━━ Data rows ━━

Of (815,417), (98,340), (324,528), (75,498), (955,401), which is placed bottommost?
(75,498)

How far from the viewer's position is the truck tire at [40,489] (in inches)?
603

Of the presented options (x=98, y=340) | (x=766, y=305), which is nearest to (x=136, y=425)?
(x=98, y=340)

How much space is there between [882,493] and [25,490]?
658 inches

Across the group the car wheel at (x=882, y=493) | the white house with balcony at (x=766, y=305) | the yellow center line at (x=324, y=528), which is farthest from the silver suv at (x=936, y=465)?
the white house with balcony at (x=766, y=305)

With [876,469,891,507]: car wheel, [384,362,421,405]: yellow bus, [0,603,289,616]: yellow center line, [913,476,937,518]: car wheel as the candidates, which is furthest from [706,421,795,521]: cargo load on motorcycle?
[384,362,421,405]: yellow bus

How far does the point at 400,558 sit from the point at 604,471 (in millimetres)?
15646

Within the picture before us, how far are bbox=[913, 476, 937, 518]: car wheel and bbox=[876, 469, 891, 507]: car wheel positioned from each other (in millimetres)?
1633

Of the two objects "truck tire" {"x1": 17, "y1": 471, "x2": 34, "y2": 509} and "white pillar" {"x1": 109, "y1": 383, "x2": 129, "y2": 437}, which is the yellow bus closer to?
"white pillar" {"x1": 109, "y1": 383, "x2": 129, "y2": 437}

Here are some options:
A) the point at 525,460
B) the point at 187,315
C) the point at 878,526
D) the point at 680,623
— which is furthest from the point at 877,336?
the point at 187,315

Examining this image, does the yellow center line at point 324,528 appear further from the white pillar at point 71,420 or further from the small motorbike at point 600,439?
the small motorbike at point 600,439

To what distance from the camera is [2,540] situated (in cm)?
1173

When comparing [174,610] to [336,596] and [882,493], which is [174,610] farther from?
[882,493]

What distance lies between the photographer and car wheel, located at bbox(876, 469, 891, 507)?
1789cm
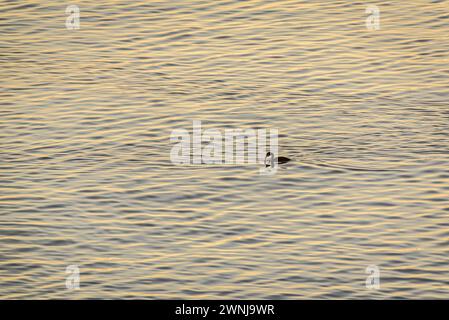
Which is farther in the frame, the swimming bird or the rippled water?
the swimming bird

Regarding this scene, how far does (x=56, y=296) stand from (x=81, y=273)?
28.5 inches

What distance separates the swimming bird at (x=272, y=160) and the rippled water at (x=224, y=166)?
0.20 metres

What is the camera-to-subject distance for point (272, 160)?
17.4 m

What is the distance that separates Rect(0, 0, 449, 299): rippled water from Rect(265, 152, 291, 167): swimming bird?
20 cm

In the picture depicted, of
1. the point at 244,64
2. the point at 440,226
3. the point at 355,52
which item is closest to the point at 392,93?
the point at 355,52

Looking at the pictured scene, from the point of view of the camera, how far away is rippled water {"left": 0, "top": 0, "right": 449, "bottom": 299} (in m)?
14.1

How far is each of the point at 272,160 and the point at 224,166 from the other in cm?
89

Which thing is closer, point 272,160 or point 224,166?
point 272,160

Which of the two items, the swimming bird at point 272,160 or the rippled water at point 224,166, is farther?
the swimming bird at point 272,160

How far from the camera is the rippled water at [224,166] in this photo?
14.1 meters

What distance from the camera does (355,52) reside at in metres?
21.6

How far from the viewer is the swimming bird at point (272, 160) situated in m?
17.4
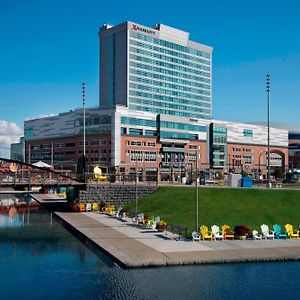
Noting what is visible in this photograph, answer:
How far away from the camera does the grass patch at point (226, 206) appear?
4672 cm

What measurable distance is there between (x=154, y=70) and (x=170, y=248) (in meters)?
132

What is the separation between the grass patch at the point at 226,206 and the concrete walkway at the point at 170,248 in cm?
493

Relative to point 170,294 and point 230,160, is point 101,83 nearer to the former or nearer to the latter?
point 230,160

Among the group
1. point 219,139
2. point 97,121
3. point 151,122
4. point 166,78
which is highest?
point 166,78

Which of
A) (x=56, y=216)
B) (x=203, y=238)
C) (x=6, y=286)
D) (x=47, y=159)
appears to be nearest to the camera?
(x=6, y=286)

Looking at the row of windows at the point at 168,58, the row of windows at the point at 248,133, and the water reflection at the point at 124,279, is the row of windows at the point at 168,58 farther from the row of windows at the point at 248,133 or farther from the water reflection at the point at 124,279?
the water reflection at the point at 124,279

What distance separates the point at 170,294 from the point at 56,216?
3874cm

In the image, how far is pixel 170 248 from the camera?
33.8m

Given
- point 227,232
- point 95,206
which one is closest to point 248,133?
point 95,206

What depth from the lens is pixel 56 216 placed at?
60.0 meters

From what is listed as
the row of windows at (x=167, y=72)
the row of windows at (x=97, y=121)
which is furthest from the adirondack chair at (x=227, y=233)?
the row of windows at (x=167, y=72)

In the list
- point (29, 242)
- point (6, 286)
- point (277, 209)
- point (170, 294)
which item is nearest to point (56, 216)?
point (29, 242)

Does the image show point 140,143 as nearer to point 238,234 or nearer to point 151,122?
point 151,122

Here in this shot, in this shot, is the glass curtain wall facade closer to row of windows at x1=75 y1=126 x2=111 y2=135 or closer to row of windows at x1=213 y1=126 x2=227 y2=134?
row of windows at x1=213 y1=126 x2=227 y2=134
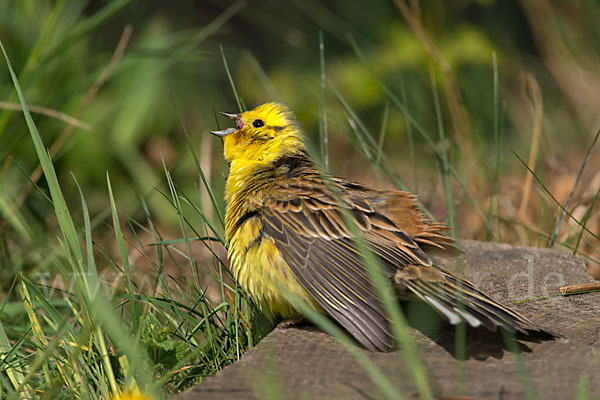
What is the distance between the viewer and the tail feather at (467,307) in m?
2.60

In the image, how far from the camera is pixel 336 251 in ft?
10.1

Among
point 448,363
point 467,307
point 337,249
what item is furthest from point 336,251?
point 448,363

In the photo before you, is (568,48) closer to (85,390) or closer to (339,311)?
(339,311)

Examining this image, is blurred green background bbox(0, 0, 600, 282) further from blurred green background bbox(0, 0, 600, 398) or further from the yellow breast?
the yellow breast

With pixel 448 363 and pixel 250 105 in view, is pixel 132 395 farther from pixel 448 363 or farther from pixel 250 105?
pixel 250 105

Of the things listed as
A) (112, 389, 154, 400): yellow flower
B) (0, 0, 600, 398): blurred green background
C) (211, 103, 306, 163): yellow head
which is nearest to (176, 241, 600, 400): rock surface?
(112, 389, 154, 400): yellow flower

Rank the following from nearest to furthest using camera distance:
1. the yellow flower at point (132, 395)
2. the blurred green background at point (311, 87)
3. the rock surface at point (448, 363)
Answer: the rock surface at point (448, 363) < the yellow flower at point (132, 395) < the blurred green background at point (311, 87)

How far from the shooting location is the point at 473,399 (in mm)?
2096

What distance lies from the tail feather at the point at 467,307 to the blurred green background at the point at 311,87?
6.07 ft

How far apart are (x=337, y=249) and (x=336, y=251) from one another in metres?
0.01

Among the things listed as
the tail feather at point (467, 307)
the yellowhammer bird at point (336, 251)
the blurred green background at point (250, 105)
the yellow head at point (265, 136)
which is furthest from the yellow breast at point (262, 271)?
the yellow head at point (265, 136)

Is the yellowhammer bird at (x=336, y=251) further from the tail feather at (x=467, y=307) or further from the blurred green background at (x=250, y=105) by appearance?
the blurred green background at (x=250, y=105)

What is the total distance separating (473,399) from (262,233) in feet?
4.40

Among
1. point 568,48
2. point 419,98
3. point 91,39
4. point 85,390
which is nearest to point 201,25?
point 91,39
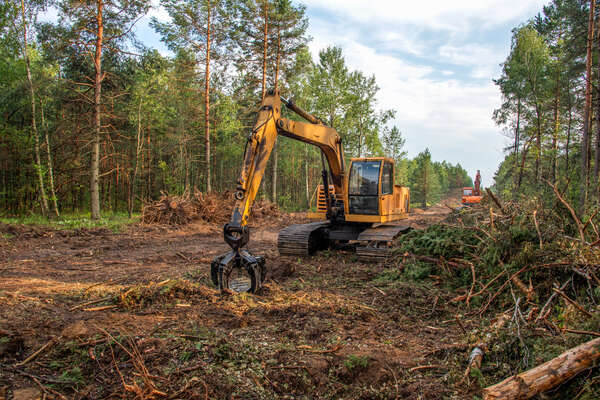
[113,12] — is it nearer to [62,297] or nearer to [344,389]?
[62,297]

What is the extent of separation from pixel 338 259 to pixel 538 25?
2875 centimetres

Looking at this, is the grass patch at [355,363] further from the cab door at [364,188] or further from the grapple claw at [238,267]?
the cab door at [364,188]

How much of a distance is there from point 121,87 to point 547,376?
19473 millimetres

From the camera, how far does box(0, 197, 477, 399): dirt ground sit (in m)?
3.15

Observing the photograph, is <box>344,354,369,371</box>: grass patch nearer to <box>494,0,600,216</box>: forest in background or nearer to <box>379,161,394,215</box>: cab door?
<box>379,161,394,215</box>: cab door

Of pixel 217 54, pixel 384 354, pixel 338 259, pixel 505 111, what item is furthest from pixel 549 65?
pixel 384 354

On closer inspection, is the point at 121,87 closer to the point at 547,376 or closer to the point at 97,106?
the point at 97,106

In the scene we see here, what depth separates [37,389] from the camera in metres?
3.02

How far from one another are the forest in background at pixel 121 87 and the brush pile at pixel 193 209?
229 centimetres

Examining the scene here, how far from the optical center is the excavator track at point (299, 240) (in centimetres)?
932

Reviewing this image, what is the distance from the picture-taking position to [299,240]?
30.7ft

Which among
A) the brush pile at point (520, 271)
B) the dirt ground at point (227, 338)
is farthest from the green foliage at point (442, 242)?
the dirt ground at point (227, 338)

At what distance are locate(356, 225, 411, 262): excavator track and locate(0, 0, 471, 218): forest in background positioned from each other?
11543mm

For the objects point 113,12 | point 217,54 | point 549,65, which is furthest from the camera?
point 549,65
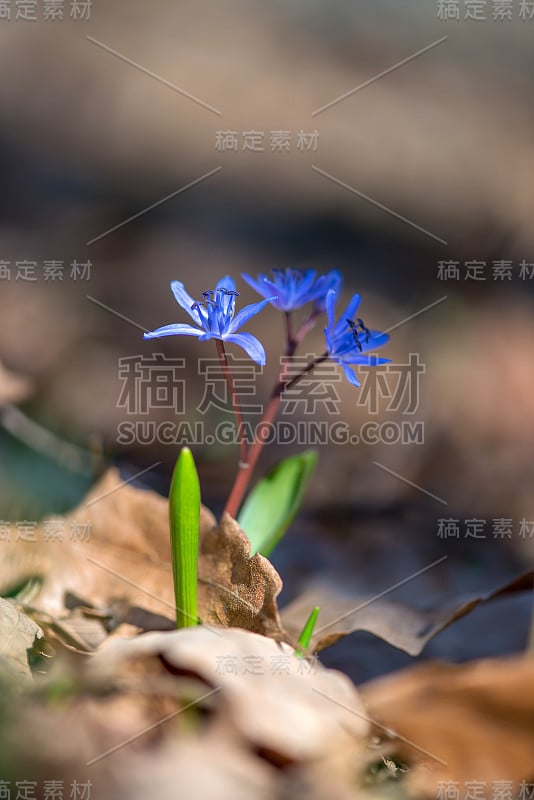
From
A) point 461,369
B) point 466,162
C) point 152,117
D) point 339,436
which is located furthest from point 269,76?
point 339,436

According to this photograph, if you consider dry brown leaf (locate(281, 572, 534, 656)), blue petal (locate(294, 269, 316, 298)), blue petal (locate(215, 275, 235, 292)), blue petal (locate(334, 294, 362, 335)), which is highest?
blue petal (locate(294, 269, 316, 298))

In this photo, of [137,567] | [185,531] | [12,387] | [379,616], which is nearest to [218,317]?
[185,531]

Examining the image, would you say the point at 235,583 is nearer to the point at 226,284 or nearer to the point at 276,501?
the point at 276,501

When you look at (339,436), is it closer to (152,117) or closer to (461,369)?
(461,369)

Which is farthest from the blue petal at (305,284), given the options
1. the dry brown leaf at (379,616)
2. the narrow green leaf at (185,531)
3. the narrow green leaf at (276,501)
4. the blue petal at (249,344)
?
the dry brown leaf at (379,616)

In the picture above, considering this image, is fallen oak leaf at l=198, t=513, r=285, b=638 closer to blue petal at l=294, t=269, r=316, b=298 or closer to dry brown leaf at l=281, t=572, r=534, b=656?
dry brown leaf at l=281, t=572, r=534, b=656

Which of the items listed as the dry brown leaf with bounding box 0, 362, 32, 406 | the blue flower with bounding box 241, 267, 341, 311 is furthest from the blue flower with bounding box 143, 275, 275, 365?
the dry brown leaf with bounding box 0, 362, 32, 406

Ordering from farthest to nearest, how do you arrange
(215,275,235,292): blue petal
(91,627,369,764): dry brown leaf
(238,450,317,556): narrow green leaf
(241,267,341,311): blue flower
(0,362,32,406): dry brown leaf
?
(0,362,32,406): dry brown leaf, (238,450,317,556): narrow green leaf, (241,267,341,311): blue flower, (215,275,235,292): blue petal, (91,627,369,764): dry brown leaf

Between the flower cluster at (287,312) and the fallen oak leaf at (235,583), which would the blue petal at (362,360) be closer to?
the flower cluster at (287,312)
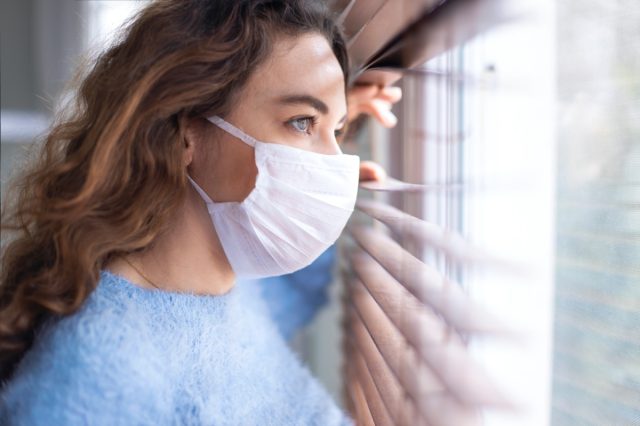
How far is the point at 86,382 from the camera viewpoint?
33.1 inches

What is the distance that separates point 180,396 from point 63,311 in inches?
9.3

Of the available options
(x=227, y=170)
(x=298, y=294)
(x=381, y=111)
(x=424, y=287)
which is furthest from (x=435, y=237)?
(x=298, y=294)

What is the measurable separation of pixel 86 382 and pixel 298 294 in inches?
36.8

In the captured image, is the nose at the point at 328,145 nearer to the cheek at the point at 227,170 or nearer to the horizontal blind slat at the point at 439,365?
the cheek at the point at 227,170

━━━

• **Your objective**
Your copy should consist only of the lines from the line holding "In this photo, of" through the final line of the listing above, both included, with all pictures omitted.

• **Answer in full**
In this photo, of [137,567] | [185,531] | [12,387] | [379,616], which is nearest to [218,317]?
[185,531]

Examining the image, would you say the point at 235,583 is nearer to the point at 226,284 or nearer to the point at 276,501?
the point at 276,501

When you look at (339,436), is it closer to (152,117) or closer to (461,369)?
(461,369)

Which is farthest from the blue petal at (305,284), given the options
1. the dry brown leaf at (379,616)
2. the narrow green leaf at (185,531)
3. the narrow green leaf at (276,501)
4. the blue petal at (249,344)
?
the dry brown leaf at (379,616)

In the picture above, considering this image, is fallen oak leaf at l=198, t=513, r=285, b=638 closer to blue petal at l=294, t=269, r=316, b=298 or closer to dry brown leaf at l=281, t=572, r=534, b=656?
dry brown leaf at l=281, t=572, r=534, b=656

Which of the items listed as the dry brown leaf with bounding box 0, 362, 32, 406 | the blue flower with bounding box 241, 267, 341, 311 is furthest from the blue flower with bounding box 143, 275, 275, 365?
the dry brown leaf with bounding box 0, 362, 32, 406

Ordering from farthest to nearest, how do you arrange
(215,275,235,292): blue petal
(91,627,369,764): dry brown leaf
(238,450,317,556): narrow green leaf
(241,267,341,311): blue flower
(0,362,32,406): dry brown leaf
?
(0,362,32,406): dry brown leaf, (238,450,317,556): narrow green leaf, (241,267,341,311): blue flower, (215,275,235,292): blue petal, (91,627,369,764): dry brown leaf

Between the flower cluster at (287,312) and the fallen oak leaf at (235,583), which would the blue petal at (362,360) be closer to?
the flower cluster at (287,312)
How far is the point at 86,382 from the camera viewpoint?
33.1 inches

What is the distance that separates point 180,396 from point 63,311 in inches?
9.3

Of the available options
(x=227, y=170)
(x=298, y=294)
(x=381, y=111)
(x=424, y=287)
which is furthest from (x=435, y=237)?
(x=298, y=294)

What is the measurable separation of pixel 86 382 and pixel 298 294 in inches?
36.8

In the captured image, is the nose at the point at 328,145 nearer to the cheek at the point at 227,170 or nearer to the horizontal blind slat at the point at 439,365?
the cheek at the point at 227,170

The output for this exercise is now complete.